§ **Task brief**
Rewrite all the records below, swapping every occurrence of "damaged or defective things" for "damaged or faulty items" and leaving everything else as it is.
==== Information supplied ====
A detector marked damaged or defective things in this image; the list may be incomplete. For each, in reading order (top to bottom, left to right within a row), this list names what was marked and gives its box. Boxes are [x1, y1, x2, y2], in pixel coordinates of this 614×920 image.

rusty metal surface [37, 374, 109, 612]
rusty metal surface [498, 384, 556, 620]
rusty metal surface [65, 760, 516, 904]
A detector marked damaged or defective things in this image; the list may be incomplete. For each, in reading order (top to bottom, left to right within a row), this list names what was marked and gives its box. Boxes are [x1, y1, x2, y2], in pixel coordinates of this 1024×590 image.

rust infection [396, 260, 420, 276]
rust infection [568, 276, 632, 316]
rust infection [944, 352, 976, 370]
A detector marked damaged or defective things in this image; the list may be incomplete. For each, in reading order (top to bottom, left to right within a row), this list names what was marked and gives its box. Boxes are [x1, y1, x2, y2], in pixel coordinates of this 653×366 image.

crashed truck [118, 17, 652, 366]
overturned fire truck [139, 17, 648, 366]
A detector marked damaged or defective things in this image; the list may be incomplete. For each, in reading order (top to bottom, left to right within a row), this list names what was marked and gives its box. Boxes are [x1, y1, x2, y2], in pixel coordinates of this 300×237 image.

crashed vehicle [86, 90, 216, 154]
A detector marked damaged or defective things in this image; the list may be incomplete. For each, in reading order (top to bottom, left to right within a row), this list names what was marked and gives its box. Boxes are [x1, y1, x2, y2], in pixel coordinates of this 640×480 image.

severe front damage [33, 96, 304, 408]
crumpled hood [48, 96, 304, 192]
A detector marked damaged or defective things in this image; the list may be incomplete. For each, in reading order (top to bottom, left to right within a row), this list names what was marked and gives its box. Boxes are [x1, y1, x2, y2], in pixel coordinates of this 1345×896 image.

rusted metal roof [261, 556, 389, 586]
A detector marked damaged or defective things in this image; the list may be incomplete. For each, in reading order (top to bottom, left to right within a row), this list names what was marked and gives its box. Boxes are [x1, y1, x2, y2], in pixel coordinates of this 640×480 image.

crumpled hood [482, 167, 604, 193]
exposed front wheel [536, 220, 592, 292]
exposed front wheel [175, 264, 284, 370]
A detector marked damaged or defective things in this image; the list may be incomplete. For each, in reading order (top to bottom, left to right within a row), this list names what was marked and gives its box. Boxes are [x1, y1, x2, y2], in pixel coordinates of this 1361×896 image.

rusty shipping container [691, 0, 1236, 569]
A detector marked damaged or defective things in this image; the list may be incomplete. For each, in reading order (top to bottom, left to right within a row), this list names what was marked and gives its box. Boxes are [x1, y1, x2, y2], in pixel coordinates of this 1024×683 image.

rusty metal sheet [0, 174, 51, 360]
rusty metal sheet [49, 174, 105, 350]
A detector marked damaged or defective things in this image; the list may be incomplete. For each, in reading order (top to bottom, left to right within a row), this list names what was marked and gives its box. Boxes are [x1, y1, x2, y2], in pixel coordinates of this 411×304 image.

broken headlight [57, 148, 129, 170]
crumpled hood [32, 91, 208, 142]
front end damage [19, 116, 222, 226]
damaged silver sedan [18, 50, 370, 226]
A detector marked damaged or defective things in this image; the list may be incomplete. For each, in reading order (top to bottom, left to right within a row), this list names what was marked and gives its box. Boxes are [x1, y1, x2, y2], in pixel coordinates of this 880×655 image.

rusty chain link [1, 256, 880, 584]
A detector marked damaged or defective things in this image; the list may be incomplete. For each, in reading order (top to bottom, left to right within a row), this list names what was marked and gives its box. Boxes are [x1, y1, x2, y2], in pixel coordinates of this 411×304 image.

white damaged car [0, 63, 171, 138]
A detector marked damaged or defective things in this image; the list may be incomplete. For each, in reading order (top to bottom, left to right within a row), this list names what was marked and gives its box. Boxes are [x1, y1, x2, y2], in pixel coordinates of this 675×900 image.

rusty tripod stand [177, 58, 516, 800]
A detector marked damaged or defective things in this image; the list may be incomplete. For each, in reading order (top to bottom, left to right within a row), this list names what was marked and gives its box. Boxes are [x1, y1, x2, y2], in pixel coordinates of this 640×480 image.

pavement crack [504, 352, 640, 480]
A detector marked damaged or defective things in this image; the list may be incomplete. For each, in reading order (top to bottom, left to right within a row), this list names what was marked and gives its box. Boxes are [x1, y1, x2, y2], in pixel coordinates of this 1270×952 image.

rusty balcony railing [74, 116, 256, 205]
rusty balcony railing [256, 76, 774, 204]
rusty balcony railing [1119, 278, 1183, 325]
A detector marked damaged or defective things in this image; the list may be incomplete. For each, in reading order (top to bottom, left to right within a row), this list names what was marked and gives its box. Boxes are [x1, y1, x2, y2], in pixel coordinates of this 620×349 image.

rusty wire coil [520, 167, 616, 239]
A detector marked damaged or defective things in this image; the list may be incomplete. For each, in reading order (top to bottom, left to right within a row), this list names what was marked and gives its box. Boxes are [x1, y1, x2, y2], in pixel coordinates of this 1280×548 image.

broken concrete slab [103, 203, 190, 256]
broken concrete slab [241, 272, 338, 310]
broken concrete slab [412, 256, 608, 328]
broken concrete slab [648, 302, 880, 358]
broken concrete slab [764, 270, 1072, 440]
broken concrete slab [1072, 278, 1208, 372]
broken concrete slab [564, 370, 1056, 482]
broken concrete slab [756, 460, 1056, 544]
====
§ **Right answer**
A detector marked damaged or faulty items in this image; the list may be incomplete. For each, in reading order (top to bottom, left to right within a row), this list names what was marked and gives its box. Boxes are [x1, y1, x2, y2], in pixel coordinates of this 614×920 image.

rusty metal surface [37, 374, 109, 612]
rusty metal surface [498, 384, 556, 620]
rusty metal surface [65, 760, 516, 904]
A detector marked damaged or faulty items in this image; the list may be incomplete. For each, in reading order (top to bottom, left to right within a row), this list names what was marked and gives its box. Boxes are [x1, y1, x2, y2], in pixel coordinates of this 1024×590 image.

rust infection [396, 260, 420, 276]
rust infection [568, 276, 632, 316]
rust infection [944, 352, 976, 370]
A detector marked damaged or faulty items in this image; the list may be incomplete. For each, in reading order (top to bottom, left to right within a row), this list names what was marked and gives its box. Boxes are [x1, y1, x2, y2], in pixel coordinates of this 653×366 image.

crashed truck [118, 17, 652, 366]
overturned fire truck [139, 17, 648, 366]
A detector marked damaged or faulty items in this image; the list may be incomplete. For each, in reading order (top to bottom, left to right within a row), this list names what was marked and gives its box. Boxes are [x1, y1, x2, y2], in pixel coordinates of this 300×237 image.

crashed vehicle [86, 90, 216, 154]
A detector marked damaged or faulty items in this image; the list may be incomplete. For each, in reading order (top to bottom, left to right within a row), this list names what was marked and gives its box. Boxes are [x1, y1, x2, y2], in pixel coordinates of this 640×480 image.

severe front damage [33, 96, 304, 408]
crumpled hood [48, 96, 304, 192]
A detector marked damaged or faulty items in this image; the list may be incomplete. For each, in reading order (top to bottom, left to right within a row), this list names what was marked and gives its box. Boxes are [x1, y1, x2, y2], in pixel coordinates of this 1345×896 image.

rusted metal roof [261, 556, 389, 586]
A detector marked damaged or faulty items in this image; the list may be incomplete. For each, in reading order (top to bottom, left to right within a row), this list names what was marked and gives its box. Boxes are [x1, y1, x2, y2], in pixel coordinates of this 640×480 image.

crumpled hood [482, 167, 604, 193]
exposed front wheel [536, 220, 592, 292]
exposed front wheel [175, 264, 284, 370]
A detector marked damaged or faulty items in this image; the list may be incomplete. For each, in reading order (top to bottom, left to right within a row), this list names what was marked and gives its box. Boxes are [x1, y1, x2, y2], in pixel coordinates of this 1361×896 image.

rusty shipping container [691, 0, 1236, 569]
A detector marked damaged or faulty items in this image; the list may be incomplete. For each, in reading order (top to bottom, left to right within a row), this list names what was marked and gives its box. Boxes are [x1, y1, x2, y2], in pixel coordinates of this 1024×683 image.

rusty metal sheet [0, 174, 51, 360]
rusty metal sheet [49, 174, 105, 350]
A detector marked damaged or faulty items in this image; the list may be incomplete. For each, in reading order (top to bottom, left to right within a row), this list names what was marked and gives its box. Boxes are [x1, y1, x2, y2], in pixel coordinates of this 411×304 image.

broken headlight [57, 148, 129, 170]
crumpled hood [32, 91, 208, 142]
front end damage [19, 116, 222, 226]
damaged silver sedan [18, 50, 370, 226]
A detector marked damaged or faulty items in this image; the list may be incomplete. For each, in reading order (top to bottom, left to right within a row), this list names what was marked and gives its box. Boxes are [x1, y1, x2, y2], in pixel coordinates of this 880×655 image.

rusty chain link [1, 256, 880, 584]
A detector marked damaged or faulty items in this image; the list may be incomplete. For each, in reading order (top to bottom, left to right within a row), this list names what was marked and gives its box. Boxes are [x1, y1, x2, y2], in pixel coordinates of this 411×304 image.

white damaged car [0, 63, 171, 138]
A detector marked damaged or faulty items in this image; the list may be incomplete. For each, in reading order (top to bottom, left to right within a row), this list names what was marked and gives its box. Boxes are [x1, y1, x2, y2], in pixel coordinates of this 675×900 image.

rusty tripod stand [177, 58, 516, 800]
A detector marked damaged or faulty items in this image; the list may be incomplete. For each, in reading order (top to bottom, left to right within a row), this list names what was marked and gives its box. Boxes are [x1, y1, x2, y2], in pixel coordinates of this 640×480 image.

pavement crack [504, 352, 640, 480]
A detector marked damaged or faulty items in this image; the list may be incomplete. For each, in reading order (top to bottom, left to right within a row), this list names what was marked and gives its box. Boxes are [x1, y1, x2, y2], in pixel coordinates of this 1270×952 image.

rusty balcony railing [74, 116, 256, 205]
rusty balcony railing [256, 76, 774, 204]
rusty balcony railing [1119, 278, 1183, 325]
A detector marked damaged or faulty items in this image; the list may be incomplete. For each, in reading order (top to bottom, left to right within a row), this list names what was marked and gives its box. Boxes are [x1, y1, x2, y2], in pixel coordinates of this 620×349 image.

rusty wire coil [520, 167, 616, 239]
A detector marked damaged or faulty items in this image; the list may be incomplete. For each, in reading order (top to bottom, left to right within a row), this list names what was marked and gives its box. Boxes are [x1, y1, x2, y2], in pixel coordinates of this 1280×548 image.

broken concrete slab [103, 203, 190, 256]
broken concrete slab [241, 272, 338, 310]
broken concrete slab [412, 256, 608, 328]
broken concrete slab [648, 302, 880, 358]
broken concrete slab [764, 270, 1072, 440]
broken concrete slab [1072, 278, 1208, 372]
broken concrete slab [564, 370, 1056, 482]
broken concrete slab [756, 460, 1056, 544]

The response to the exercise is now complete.